This report provides a technical analysis of the patent landscape and current development of Health Information Technology (HIT) and health diagnostics across Europe, UK, and USA. It considers the commercial and legal strengths of the patent portfolios of leading organisations within the field. The analysis of the landscape is achieved by mapping the overall field of Healthcare IT within target markets using proprietary analytical and secondary research tools.
This report has been produced by Mr Jesse Boamah whilst studying at Coller IP, as a formal contribution towards his PhD studies at the Centre for Doctoral Training in Healthcare Innovation at the University of Oxford.
In today’s competitive environment, knowing and understanding the marketplace is proving to be very essential. To succeed in emerging markets, healthcare firms are required to evolve quickly in a fast-paced demanding healthcare environment. The drive for investment in Health IT is, particularly, a suitable solution due to the promise of quality and efficiency gains. Technological advances and national initiatives (e.g. the NHS National Programme for IT) to reduce costs have also spurred advances in healthcare informatics by adopting an ongoing support for information systems. These efforts aim to standardize nomenclature, formats and communication protocols; thus enhancing interoperability and overcoming problems of fragmentation. Wide applications of health information systems to improve patient care include Electronic Health Records and Computerised Provider Order Entry. Also imaging applications such as Picture Archiving and Communications Systems have helped in improving workflow in hospitals.
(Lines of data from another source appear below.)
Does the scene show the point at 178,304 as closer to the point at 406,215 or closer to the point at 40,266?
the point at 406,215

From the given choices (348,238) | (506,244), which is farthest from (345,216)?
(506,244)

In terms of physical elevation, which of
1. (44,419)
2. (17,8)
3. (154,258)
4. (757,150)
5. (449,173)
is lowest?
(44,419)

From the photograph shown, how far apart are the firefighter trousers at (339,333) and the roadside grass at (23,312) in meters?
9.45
As technical developments are made, there are parallel increases in the number of patents being filed to protect the underlying inventions. Information based on patent landscaping can provide a useful insight to support decision-making. As well as providing market intelligence for healthcare firms, it helps in understanding and considering the hotspots of developments, improving formulation of patenting strategy, and identifying key suppliers and partnerships for further technological development.
- Significant advances are being made in increasing efficiency through novel information technologies, component design enhancements and other advances in integrating communication systems.
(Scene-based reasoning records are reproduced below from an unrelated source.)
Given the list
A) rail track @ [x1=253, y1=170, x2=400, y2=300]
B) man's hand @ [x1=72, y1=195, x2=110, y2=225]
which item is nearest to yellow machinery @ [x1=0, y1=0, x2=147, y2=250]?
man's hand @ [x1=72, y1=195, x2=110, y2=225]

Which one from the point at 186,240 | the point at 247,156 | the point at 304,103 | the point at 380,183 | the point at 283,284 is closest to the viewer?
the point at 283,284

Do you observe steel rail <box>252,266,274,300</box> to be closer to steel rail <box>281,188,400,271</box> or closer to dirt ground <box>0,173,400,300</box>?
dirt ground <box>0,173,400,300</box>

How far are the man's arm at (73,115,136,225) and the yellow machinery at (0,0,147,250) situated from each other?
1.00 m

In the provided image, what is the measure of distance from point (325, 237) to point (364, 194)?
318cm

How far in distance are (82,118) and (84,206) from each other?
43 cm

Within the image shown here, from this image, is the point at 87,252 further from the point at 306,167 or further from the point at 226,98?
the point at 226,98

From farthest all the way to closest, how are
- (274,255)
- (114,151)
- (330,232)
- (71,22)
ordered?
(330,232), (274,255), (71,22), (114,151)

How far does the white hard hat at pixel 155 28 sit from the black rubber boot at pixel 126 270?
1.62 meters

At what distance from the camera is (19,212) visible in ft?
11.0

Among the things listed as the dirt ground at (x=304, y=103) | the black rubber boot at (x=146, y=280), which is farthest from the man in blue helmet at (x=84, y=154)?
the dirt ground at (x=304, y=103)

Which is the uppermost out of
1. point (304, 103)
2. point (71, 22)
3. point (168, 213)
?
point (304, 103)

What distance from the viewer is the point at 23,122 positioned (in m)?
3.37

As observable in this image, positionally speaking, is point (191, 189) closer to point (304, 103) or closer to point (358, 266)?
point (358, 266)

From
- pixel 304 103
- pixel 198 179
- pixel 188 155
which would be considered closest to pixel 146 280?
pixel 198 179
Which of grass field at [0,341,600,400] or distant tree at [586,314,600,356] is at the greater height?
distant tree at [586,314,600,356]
- Increased patenting activity and patent rights in Health IT can be attributed to a move towards remote care to reduce stays in hospitals, and encourage self-monitoring.
- The subsets of patenting in Health IT are relatively small, compared to other industries, and suggest that significant opportunity for further development and growth remains.
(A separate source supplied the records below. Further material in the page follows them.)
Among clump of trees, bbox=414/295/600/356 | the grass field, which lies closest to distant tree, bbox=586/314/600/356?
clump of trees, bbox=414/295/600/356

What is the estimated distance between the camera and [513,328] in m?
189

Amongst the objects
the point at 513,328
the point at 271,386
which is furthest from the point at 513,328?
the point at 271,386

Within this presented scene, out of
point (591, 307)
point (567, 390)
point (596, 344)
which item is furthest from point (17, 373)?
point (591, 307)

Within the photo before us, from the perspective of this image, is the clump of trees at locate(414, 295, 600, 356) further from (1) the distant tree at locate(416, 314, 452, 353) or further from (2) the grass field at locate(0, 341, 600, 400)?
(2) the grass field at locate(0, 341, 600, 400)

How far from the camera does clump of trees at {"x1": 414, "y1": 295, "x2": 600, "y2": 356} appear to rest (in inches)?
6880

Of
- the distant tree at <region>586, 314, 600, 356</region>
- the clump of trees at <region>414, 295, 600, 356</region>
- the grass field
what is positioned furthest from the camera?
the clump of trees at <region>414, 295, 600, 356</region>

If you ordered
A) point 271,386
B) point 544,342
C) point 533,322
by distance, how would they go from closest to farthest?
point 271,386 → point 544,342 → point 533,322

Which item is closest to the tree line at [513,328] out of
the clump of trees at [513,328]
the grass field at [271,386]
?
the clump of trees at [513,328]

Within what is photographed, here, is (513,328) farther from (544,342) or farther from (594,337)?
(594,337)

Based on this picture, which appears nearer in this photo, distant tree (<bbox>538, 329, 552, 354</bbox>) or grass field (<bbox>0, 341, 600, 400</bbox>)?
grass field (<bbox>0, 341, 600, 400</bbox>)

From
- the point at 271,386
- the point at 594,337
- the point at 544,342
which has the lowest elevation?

- There is a predominance of patenting activities in theUnited States of America.
- Active patenting has been carried out mainly by big firms such as Philips (The Netherlands), Siemens (Germany), GE Healthcare (USA), and Medtronic (USA).
- High patenting activity is seen in patient diagnostics and monitoring. Abbott Diabetes Care has significant concentrations of patents in glucose and insulin monitoring devices.
- Patenting activity in Health IT includes developments in miniature functional recording, light emitting technologies and image diagnostics that are on the increase.